There were minor downsides to electrical stimulation, including whole-muscle excitation and the need to design biobots with geometric asymmetry in the skeleton design—one leg had to be longer than the other. As a result, the bot could only walk in a single direction . “Regular robots don’t function or look [lopsided] like that; they should be able to walk in any direction, and you shouldn’t have to change the design every time,” Raman explained.

Optogenetics proved to be a better method for control. To prevent whole-muscle stimulation, researchers simply shine 470-nm light pulses on parts of the bot to change direction—shine left to move left, and shine right to move right. This offers more precise 2-D navigation control, and there’s no need to change the overall design of the bio-bot.

Another interesting effect of bot stimulation was increased muscle strength. “Whether we mechanically stretched the muscles, thereby increasing the alignment of muscle fibers, or repeatedly stimulated them either with electrical or optical pulses every day for 10 or 15 minutes, we noticed larger muscles and greater force output. The muscles were getting exercise,” Raman said.

This realization was important because this is the demonstration that optogenetics can non-invasively strengthen muscles and that bio-bots are responsive and adaptive to a variety of environmental stimuli. The team believe that bio-bots will be extremely helpful for basic science researchers tackling many problems in health, security, and the environment.

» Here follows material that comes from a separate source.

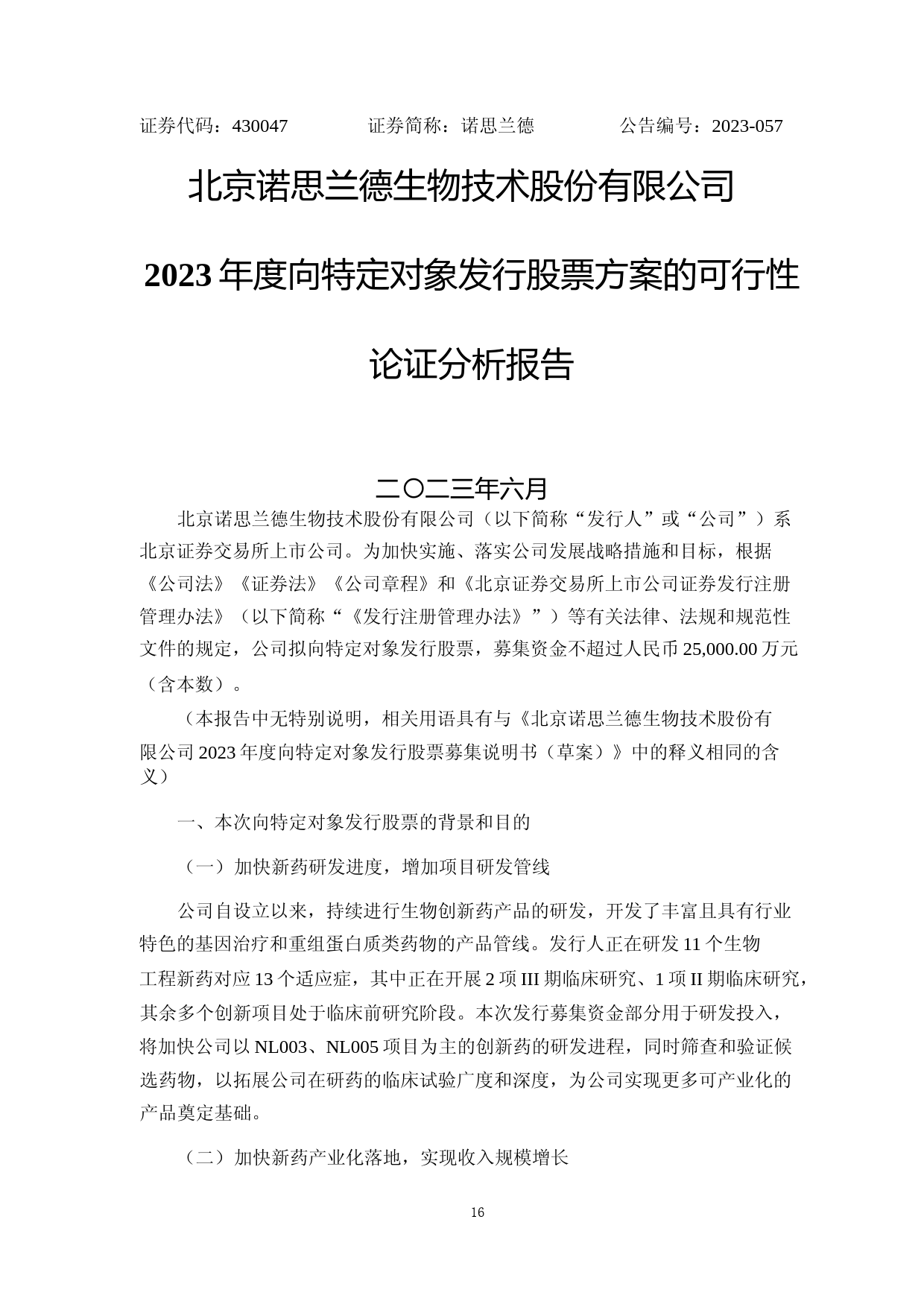 诺思兰德：2023年度向特定对象发行股票方案的可行性论证分析报告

“These tools are going to accelerate a number of fields in tissue engineering, including organ-on-a-chip disease models and sensing for remote diagnostics,” said Kara McCloskey, an associate professor at the University of California, Merced School of Engineering, who was not involved with the study. “My undergrad and grad students used part of the bio-bot designs for building contractile muscle tissue for heart repair.”

With the step-by-step instructions for building bio-bots available to everyone, others can take a crack at answering this group’s remaining questions or explore their own different research avenues. Right now, bio-bots are being considered for fundamental muscle development and disease studies, high-throughput drug testing, sensing and then neutralizing chemical toxins, using different cell types—such as neurons or endothelial cells—for basic research, and much more.